Israeli tech firms employ 321,000 people, accounting for 9.2% of Israeli employees (up 8% from last year), according to the latest annual report by the Israel Innovation Authority (IIA) and Start-Up Nation Central.
The report revealed that the number of multinational R&D centers based in Israel increased 143 percent between 2010 and 2018. Employees at these centers are paid around 40% higher than their peers at domestic firms.
High-tech workers in Israel earn an average ₪22,479 ($6,534) a month, more than double the average of ₪9,345 for workers in the rest of Israel. High-tech wages increased by 27% over the past six years, compared with 15% for jobs outside the tech space.
According to the report, 27% of Israeli companies maintain development and quality assurance testing centers overseas, up from 22% in last year’s survey.
The need to offshore some high-tech work is a sign of the continuing shortage of engineering staff in Israel.
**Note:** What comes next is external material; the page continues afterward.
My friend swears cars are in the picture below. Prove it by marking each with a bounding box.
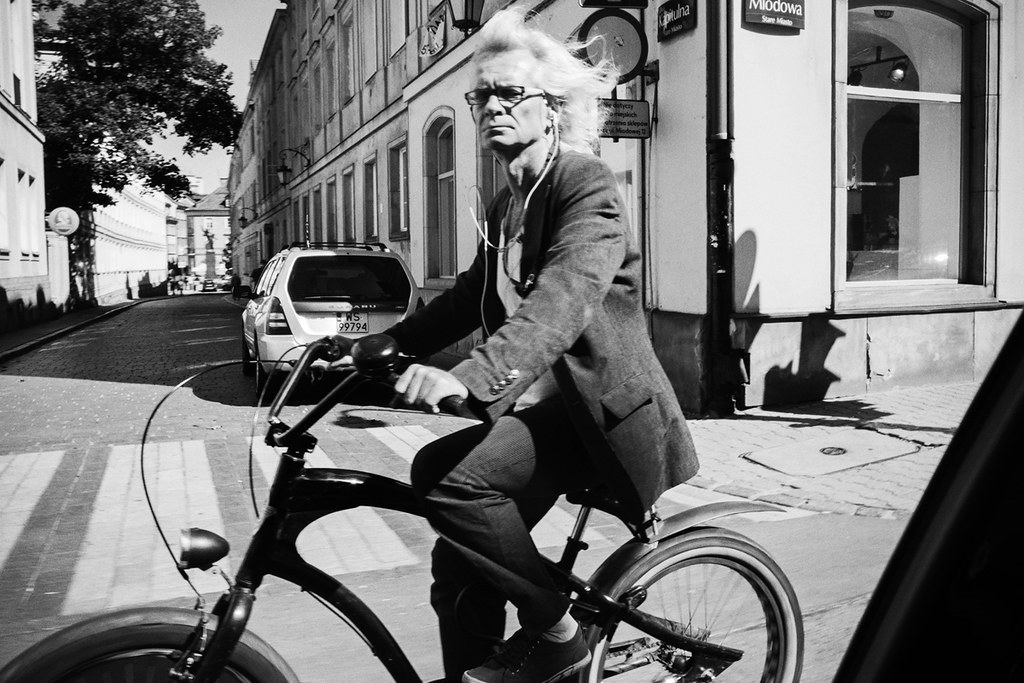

The report estimates some 18,500 open tech positions as of July 2019 – an increase of 8% compared with July 2018.
To fill those slots, the report points to the importance of recruiting ultra-Orthodox, Arab and older employees. Israeli Arabs constituted 9% of the increase in high-tech employees between 2017 and 2018. Ultra-Orthodox workers made up another 5% of the increase. Ultra-Orthodox Israelis – primarily women – constitute 3% of the total number of high-tech workers in the country. Israelis over the age of 45 comprise 29% of the total.
The report reveals that employees who change jobs command a premium of between 1.5% and 8.6% over existing employees at a company in the same jobs. That might explain why the “voluntary departure” rate – employees who leave a job on their own accord – reached 10.2% of high-tech employees in 2018.
Approximately one-third of tech employees in Israel are women – but the report notes that the number hasn’t risen over the past year. Twenty-two percent of that total were in technology positions and 18% held technology management titles.
The report is based on data from the Central Bureau of Statistics, the IIA, the Planning and Budgeting Committee at the Council for Higher Education, Start-Up Nation Central, and a survey answered by 341 high-tech companies.